She was married then famously divorced from singing sensation Eddie Fisher, who left Reynolds for Elizabeth Taylor in 1959.

“I have no regrets about my career. I’m just thrilled I’ve had it,” she told CNN’s Larry King in 1990. “You know, it stood by me. Marriages failed; my career always stayed. It gave me the fun of life, you know. It allowed me to travel and meet wonderful, funny people.”

On Wednesday, King tweeted: “Debbie Reynolds was pure class. She was loving, talented, beautiful, unsinkable. I feel sorry for anyone who never got a chance to meet her.”

Though she stepped away from film for much of her career, Reynolds continued to entertain on Broadway stages and in Las Vegas nightclubs. She also appeared on many television shows, including one of her own — “The Debbie Reynolds Show” — that lasted just one season.

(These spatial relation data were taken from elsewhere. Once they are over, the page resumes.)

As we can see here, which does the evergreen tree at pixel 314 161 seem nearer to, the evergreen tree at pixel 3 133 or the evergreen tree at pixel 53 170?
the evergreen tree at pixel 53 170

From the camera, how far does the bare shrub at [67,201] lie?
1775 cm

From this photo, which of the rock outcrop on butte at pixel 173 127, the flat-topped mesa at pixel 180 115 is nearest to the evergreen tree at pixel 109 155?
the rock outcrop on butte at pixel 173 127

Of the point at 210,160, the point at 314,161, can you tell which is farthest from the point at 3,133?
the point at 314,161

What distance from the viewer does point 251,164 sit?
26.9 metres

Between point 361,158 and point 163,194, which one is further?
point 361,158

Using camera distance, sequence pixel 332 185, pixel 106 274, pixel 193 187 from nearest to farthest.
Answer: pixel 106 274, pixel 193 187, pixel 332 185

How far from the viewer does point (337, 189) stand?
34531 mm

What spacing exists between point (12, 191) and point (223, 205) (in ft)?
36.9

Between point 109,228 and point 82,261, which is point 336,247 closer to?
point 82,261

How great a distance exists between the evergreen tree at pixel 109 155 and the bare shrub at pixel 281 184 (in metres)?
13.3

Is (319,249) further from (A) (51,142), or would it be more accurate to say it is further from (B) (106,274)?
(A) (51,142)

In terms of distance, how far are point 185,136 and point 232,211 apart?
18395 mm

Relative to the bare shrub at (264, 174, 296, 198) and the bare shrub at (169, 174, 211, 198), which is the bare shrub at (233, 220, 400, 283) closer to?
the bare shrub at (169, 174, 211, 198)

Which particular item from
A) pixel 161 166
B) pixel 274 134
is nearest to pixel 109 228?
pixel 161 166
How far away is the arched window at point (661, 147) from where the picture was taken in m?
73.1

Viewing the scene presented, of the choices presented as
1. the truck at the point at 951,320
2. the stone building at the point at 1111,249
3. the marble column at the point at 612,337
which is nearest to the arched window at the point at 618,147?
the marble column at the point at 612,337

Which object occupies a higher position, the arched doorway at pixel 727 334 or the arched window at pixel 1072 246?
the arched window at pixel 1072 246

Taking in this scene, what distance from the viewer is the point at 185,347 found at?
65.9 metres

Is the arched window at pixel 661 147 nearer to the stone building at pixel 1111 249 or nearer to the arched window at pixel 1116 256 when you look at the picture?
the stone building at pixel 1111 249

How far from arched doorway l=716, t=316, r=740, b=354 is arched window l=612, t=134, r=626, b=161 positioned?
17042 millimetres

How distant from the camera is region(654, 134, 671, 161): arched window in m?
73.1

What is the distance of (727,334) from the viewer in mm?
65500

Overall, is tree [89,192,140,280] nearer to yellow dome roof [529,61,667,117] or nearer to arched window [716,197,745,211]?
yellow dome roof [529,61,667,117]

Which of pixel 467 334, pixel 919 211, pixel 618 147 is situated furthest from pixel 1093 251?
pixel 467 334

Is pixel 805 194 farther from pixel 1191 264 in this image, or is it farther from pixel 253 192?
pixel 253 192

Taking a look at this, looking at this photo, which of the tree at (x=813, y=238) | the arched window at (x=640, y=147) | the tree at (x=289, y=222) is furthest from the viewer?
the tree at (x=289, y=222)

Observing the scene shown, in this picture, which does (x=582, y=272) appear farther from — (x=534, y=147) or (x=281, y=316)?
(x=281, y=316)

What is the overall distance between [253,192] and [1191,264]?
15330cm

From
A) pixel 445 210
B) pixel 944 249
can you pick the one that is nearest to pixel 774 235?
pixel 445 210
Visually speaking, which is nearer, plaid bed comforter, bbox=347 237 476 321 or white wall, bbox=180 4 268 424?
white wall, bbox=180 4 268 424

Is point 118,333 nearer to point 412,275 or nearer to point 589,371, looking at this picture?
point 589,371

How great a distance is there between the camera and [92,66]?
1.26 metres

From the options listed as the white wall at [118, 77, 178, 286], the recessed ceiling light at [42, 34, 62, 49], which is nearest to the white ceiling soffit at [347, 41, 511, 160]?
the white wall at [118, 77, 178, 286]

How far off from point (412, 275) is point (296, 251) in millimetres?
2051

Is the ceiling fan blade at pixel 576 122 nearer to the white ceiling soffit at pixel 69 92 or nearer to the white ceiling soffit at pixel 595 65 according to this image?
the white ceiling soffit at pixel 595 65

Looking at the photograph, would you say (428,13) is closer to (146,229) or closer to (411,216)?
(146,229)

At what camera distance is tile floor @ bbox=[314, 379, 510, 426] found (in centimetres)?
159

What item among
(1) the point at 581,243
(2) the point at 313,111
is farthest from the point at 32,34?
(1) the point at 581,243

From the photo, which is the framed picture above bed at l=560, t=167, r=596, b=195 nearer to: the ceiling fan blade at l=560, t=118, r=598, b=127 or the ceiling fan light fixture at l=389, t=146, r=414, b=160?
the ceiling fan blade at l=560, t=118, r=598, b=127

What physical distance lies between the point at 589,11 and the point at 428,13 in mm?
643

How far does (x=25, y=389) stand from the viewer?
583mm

Fisher’s daughter with actress Connie Stevens, Joely Fisher, tweeted Wednesday before news of Reynolds’ death: “God speed mama.”

Actress Ruta Lee, a longtime friend of Reynolds, told CNN affiliate KABC entertainment reporter George Pennacchio that Reynolds used her celebrity to help others.

“I was blessed by the almighty in having this wonderful sister who taught me so much in life,” she said. “Debbie was without a doubt one of the most generous, wonderful, loving human beings that God put on this Earth.”

Carrie Fisher, whose grit and wit made “Star Wars'” Princess Leia an iconic and beloved figure to millions of moviegoers, was 60 when she died Tuesday, four days after a cardiac event on a flight from London to Los Angeles.